Harris would limit those tax hikes to those making $100,000 or more. Instead of taxing lower-income families, she would impose a fee on Wall Street transactions and make other changes to the corporate tax rate.
“The commitment to asking the wealthy and corporations to pay their fair share before we start going down the income spectrum — that’s really admirable,” said Michael Linden, a tax expert and fellow at the Roosevelt Institute. “After the last 40 years of rising income inequality, that’s really where the money is.”
Biden said the notion of imposing Medicare for all without raising taxes on the middle class is a “fantasy world.” Sanders has also said that higher taxes will be necessary, noting in a CNN interview on Sunday that “obviously, healthcare is not free” and that Americans will pay less overall under his proposal because it would do away with out-of-pocket healthcare expenses.

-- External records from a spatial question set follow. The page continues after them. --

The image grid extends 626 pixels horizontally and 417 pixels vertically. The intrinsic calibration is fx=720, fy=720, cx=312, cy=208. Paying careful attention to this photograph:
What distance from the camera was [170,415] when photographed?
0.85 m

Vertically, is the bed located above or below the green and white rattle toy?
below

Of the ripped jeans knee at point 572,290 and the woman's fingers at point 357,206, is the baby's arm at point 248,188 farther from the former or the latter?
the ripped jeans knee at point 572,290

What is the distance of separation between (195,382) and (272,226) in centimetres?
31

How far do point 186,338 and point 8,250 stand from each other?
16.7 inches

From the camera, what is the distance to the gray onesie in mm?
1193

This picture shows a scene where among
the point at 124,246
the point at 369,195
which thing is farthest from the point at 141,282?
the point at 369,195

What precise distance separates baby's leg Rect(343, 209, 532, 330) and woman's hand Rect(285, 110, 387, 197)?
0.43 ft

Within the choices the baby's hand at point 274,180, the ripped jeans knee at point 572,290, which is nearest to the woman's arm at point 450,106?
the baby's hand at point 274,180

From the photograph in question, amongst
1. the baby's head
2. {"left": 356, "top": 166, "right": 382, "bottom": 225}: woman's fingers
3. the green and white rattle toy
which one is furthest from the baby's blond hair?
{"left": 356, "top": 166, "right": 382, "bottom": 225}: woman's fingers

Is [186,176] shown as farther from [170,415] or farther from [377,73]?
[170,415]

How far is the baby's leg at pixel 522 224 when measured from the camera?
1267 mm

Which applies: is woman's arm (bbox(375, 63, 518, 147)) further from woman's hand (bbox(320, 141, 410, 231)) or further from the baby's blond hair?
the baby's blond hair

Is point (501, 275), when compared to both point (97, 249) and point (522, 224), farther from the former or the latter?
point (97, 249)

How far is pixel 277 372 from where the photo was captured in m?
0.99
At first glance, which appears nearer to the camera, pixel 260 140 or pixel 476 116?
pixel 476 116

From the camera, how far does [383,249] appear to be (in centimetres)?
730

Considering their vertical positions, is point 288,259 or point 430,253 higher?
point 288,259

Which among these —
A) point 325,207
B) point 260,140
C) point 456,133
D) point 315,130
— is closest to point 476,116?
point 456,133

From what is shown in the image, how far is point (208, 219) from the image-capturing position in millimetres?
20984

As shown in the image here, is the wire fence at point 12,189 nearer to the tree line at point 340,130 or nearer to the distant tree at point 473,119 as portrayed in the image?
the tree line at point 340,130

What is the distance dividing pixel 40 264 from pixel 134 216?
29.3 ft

For those who get healthcare through an employer, the main way working-age Americans get coverage, Harris’ proposal would let companies keep their plans during the 10-year transition. After that, employers could participate in the government-run Medicare plan or offer their workers a private plan certified by Medicare.
“It is still upsetting the apple cart with regard to the system we’ve had for generations,” Corlette said. “For folks who are more on the moderate to conservative side, she’s still going to be open to that line of attack that this is a government-run system, and it’s going to be taking coverage away from people who are, for the most part, happy with employer-based coverage.”